Serverless API around Google Cloud Vision with the Serverless Framework

Recently, the Serverless Framework reached version 1.0 (beta) after about a year of development. This framework has rapidly matured, offering developers a way to build scalable applications without the hassle of managing servers. It simplifies deployment through:

An easy-to-use CLI tool
Customizable deployment via config files
Automation of tedious tasks
Extensibility through plugins

Although the Serverless Framework doesn’t yet support Google Cloud Functions, it’s designed to work with various event-driven compute services, including AWS Lambda and, eventually, Google Cloud Functions.

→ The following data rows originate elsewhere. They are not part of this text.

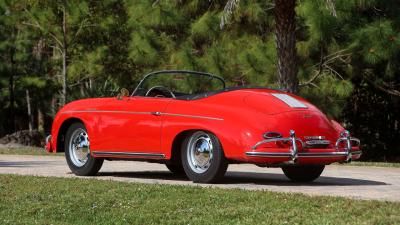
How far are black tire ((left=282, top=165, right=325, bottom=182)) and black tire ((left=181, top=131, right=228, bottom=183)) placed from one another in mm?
1421

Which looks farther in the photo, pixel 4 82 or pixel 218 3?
pixel 4 82

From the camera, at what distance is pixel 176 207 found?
8469mm

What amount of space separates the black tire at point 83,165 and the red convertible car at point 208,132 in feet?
0.05

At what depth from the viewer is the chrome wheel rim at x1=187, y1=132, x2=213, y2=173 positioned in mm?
10672

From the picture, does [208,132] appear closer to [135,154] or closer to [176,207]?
[135,154]

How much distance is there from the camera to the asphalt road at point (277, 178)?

If you’re unfamiliar with serverless computing, I recommend starting with Martin Fowler’s overview.

So, why use a framework instead of cobbling together a bunch of bash scripts? The answer is simple: the Serverless Framework handles AWS IAM Roles, streamlining the deployment process. Additionally, as we’ll see below, it simplifies the inclusion of Python dependencies along with Lambda functions.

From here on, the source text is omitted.